Vaniver comments on Debunking Fallacies in the Theory of AI Motivation - LessWrong
You are viewing a comment permalink. View the original post to see all comments and the full post content.
You are viewing a comment permalink. View the original post to see all comments and the full post content.
Comments (343)
Ah! That's an interesting statement because of the last two paragraphs in the grandparent comment. I think that the root worry is the communication problem of transferring our values (or, at least, our meta-values) to the AI, and then having the AI convince us that it has correctly understood our values. I also think that worry is difficult to convey without specific, vivid examples.
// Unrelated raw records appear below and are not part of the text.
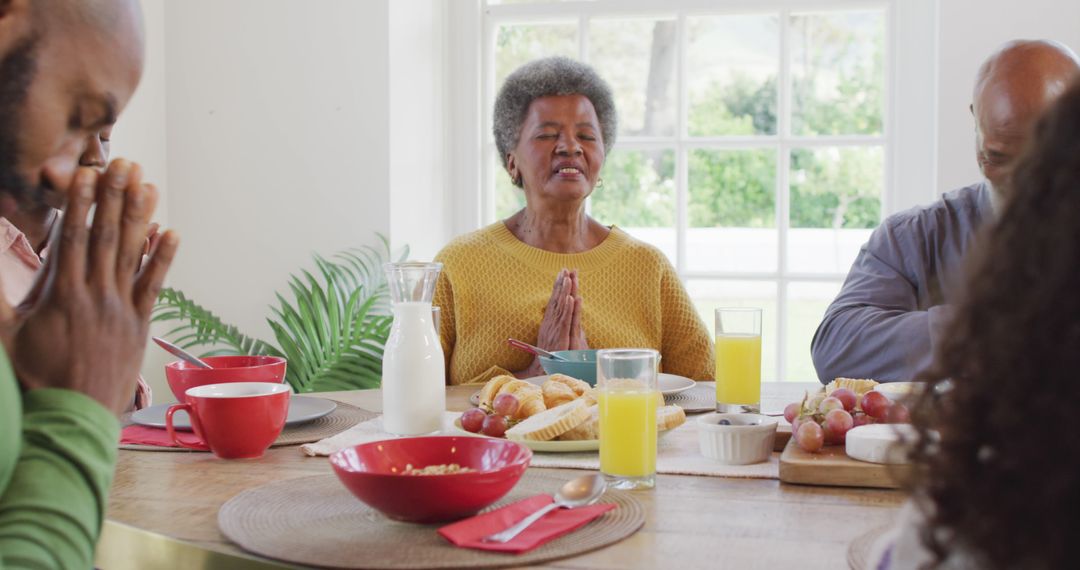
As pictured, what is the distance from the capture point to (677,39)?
353cm

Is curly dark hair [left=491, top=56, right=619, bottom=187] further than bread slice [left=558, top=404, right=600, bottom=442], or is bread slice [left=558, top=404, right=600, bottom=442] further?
curly dark hair [left=491, top=56, right=619, bottom=187]

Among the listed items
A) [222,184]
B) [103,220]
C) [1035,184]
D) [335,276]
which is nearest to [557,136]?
[335,276]

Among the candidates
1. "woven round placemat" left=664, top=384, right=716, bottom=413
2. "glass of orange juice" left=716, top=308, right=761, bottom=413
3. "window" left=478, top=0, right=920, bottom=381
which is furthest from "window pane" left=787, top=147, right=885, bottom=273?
"glass of orange juice" left=716, top=308, right=761, bottom=413

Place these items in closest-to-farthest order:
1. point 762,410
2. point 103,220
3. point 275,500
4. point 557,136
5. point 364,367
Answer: point 103,220, point 275,500, point 762,410, point 557,136, point 364,367

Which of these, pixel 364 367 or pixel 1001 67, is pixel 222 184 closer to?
pixel 364 367

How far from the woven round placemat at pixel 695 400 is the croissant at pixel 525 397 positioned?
→ 0.31 metres

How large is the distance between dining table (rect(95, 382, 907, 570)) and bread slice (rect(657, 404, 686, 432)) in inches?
7.1

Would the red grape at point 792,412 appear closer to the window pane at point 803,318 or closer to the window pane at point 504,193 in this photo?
the window pane at point 803,318

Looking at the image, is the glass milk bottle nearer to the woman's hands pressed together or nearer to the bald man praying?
the woman's hands pressed together

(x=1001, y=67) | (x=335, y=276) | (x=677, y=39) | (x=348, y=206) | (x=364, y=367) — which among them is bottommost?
(x=364, y=367)

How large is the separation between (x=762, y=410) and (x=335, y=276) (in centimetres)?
181

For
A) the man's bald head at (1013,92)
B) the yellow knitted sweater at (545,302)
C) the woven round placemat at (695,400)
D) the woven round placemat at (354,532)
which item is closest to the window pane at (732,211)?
the yellow knitted sweater at (545,302)

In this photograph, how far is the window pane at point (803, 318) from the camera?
3.52 m

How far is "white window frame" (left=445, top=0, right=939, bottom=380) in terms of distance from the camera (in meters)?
3.35
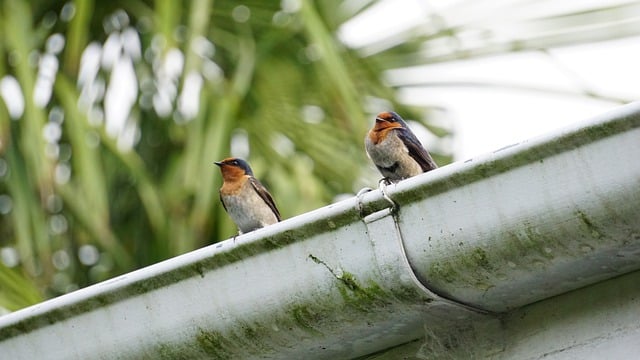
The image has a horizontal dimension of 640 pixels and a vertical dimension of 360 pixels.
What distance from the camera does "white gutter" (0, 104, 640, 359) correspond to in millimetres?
1410

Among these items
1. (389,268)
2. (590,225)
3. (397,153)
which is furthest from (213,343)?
(397,153)

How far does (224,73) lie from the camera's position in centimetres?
457

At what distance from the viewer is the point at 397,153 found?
116 inches

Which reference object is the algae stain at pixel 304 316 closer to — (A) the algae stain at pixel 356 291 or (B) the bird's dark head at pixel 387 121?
(A) the algae stain at pixel 356 291

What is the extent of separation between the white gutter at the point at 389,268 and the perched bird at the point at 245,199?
6.04ft

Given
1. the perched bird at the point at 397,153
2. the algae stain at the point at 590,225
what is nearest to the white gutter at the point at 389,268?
the algae stain at the point at 590,225

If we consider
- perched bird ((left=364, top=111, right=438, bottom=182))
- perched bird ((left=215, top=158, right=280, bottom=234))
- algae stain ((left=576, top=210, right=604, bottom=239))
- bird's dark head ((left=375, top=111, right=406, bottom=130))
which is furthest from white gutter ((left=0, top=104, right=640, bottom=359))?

For example, I see the Maverick Nanny as a rhetorical device targeting all simple value functions. It is not enough to ask that humans be "happy"--you must instead ask that humans be happy and give it a superintelligence-compatible definition of consent, or ask that humans be "<long description of human values>."
I do agree with you that if you view the Maverick Nanny as a specific design proposal, then a relatively simple rule suffices to prevent that specific failure. Then there will a new least desirable allowed design, and if we only use a simple rule, that worst allowed design might still be horrible!
First, I suspect some people don't yet see the point of checking code, and I'm not sure what you mean by "baseline." Definitely it will be core to the design, but 'baseline' makes me think more of 'default' than 'central,' and the 'default' checking code is "does it compile?", not "does it faithfully preserve the values of its creator?"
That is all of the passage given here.